Document text:
%%

The objective of the notebook is to perform missing value treatment using the techniques mentioned in the config. The user has the flexibility to use a mix of the techniques by providing the appropriate column names in each section in the config file.

In [0]:
import yaml
import glob
import numpy as np
import pandas as pd
from distutils.command.config import config
from datetime import datetime
import os
import dotsi

In [0]:
%run ../0_Config.ipynb

In [0]:
# Create the algo directory for storing the results
output_directory = app_config['output_dir_path']
root_dir = "Data_Processing"
category = "Missing_value_treatment"
algo_path = os.path.join(output_directory,root_dir,category)
if not os.path.exists(algo_path):
    os.makedirs(algo_path)
    print(algo_path)

%%

Source material:
%%

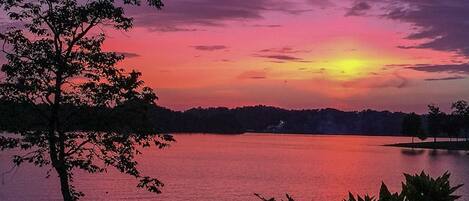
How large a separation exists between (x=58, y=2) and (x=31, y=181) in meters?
67.9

%%

Given task: Reproduce the missing value treatment notebook text above word for word, from "The objective of" up to and including "the config file.".

Worked solution:
The objective of the notebook is to perform missing value treatment using the techniques mentioned in the config. The user has the flexibility to use a mix of the techniques by providing the appropriate column names in each section in the config file.